Politics, too, is classic example. To be a Democrat means being opposed to everything the Republicans do and believe; and vice versa. To quote a recent Op-Ed article by the comedian Trevor Noah: “Either black people are criminals, or cops are racist—pick one. It’s us versus them. You’re with us, or you’re against us.” Even the minor parties are defined by their contrast to the major ones. A member of the Green Party is somebody too leftist and idealistic to be a Democrat; and a libertarian is somebody who disagrees with the Republicans on social issues and with the Democrats on economic ones. And so on.

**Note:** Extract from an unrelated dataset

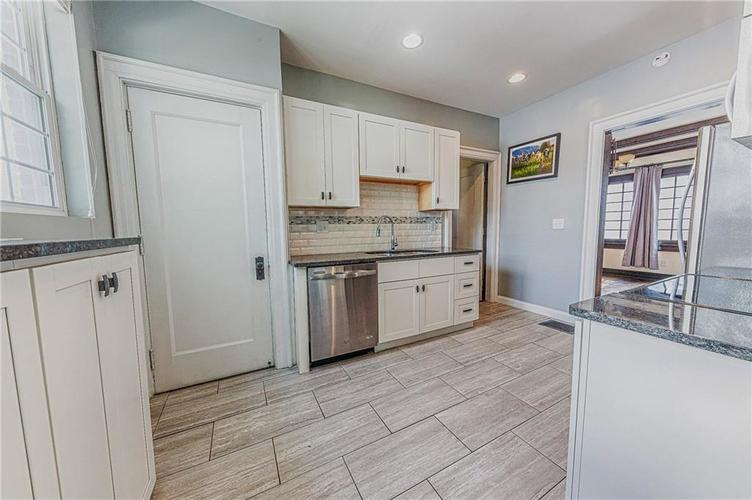 3250 N New Jersey Street Indianapolis, IN 46205 | MLS 21679742 | photo 13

Less apparent, though no less real, is the operation of this phenomenon in the sphere of culture. This was demonstrated by the work of Pierre Bourdieu’s classic sociological study, Distinction. There he documents how people use their taste in music and literature in order to define their position in the social scale.

Snobbishness is an attempt to distance oneself from other groups by snubbing your nose at their art and culture; and in so doing, you signal your allegiance to your own group and construct your own social identity. Just consider how much time people have spent publically complaining about Twilight or Fifty Shades of Grey. Why do people so enjoy—in the privacy of friendly conversation and the openness of social media—berating movies, shows, songs, and books? And why do we often consider a person’s taste to be such a critical factor of who they are?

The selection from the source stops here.